Luva Abandonada

Uma só vez calçar-vos me foi dado,
Dedos claros! A escura sorte minha,
O meu destino, como um vento irado,
Levou-vos longe e me deixou sozinha!

Sobre este cofre, desta cama ao lado,
Murcho, como uma flor, triste e mesquinha,
Bebendo ávida o cheiro delicado
Que aquela mão de dedos claros tinha.

Cálix que a alma de um lírio teve um dia
Em si guardada, antes que ao chão pendesse,
Breve me hei de esfazer em poeira, em nada...
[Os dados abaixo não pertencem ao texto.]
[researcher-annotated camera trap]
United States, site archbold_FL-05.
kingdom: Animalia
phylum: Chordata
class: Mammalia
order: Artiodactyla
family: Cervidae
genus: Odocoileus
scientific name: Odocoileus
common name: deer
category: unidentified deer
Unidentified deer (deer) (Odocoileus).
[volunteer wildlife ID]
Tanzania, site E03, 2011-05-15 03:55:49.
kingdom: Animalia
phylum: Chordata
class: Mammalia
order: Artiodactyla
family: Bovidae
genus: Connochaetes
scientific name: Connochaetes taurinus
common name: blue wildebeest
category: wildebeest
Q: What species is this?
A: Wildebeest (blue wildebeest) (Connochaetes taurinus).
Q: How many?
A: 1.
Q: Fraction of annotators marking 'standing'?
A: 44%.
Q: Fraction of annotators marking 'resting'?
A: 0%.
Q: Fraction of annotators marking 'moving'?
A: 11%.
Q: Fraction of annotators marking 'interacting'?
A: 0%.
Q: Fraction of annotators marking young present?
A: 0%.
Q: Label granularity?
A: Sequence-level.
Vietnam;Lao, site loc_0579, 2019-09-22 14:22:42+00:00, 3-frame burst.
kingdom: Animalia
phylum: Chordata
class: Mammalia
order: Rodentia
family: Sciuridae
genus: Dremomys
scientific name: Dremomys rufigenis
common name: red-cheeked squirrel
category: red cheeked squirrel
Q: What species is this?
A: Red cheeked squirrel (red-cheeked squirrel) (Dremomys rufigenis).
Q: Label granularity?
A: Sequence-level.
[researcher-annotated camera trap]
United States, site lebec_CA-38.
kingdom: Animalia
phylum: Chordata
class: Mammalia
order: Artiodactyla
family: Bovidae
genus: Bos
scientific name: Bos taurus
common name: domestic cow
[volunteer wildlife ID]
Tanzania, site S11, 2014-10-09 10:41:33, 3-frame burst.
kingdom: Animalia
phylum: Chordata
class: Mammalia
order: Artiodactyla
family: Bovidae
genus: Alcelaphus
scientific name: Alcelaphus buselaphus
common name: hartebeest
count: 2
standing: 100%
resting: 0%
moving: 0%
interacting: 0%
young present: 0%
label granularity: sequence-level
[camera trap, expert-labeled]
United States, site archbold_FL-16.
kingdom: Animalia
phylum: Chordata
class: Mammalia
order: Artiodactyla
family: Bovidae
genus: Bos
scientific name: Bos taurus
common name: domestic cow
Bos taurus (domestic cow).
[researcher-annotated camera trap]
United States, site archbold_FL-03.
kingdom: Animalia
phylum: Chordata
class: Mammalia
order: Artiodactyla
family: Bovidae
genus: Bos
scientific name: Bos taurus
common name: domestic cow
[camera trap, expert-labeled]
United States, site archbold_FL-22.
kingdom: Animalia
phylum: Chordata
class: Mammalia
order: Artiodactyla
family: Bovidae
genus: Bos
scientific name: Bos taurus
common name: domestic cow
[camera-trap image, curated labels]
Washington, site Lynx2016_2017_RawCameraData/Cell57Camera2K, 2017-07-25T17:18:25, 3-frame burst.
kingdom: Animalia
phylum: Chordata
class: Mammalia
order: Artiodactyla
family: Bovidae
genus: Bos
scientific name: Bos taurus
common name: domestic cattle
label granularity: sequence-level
Oh! em que chaga viva tocaria
Quem nesta vida compreender pudesse
A saudade da luva abandonada!


ENGENHO D'ÁGUA


Do cimo azul desce a corrente fria
E aos saltos vem pela inclinada calha
Mover a roda grande que trabalha,
E em claro prisma ferve à luz do dia.

Começou o labor. Zine e esfuzia
Dentada serra ou, mastigando, ralha;
Sopra o ventilador e ao largo espalha
Seu canto: o moinho remoneia e chia.

E o aplestre cimo azul, de onde deriva
A água, dizer parece: — A força viva
Que, ó máquinas, possuis, deste alto corre.

Basta eu querer, seca-se a linfa clara,
Sem meu impulso, a roda grande pára,
Pára todo o trabalho, e o engenho morre."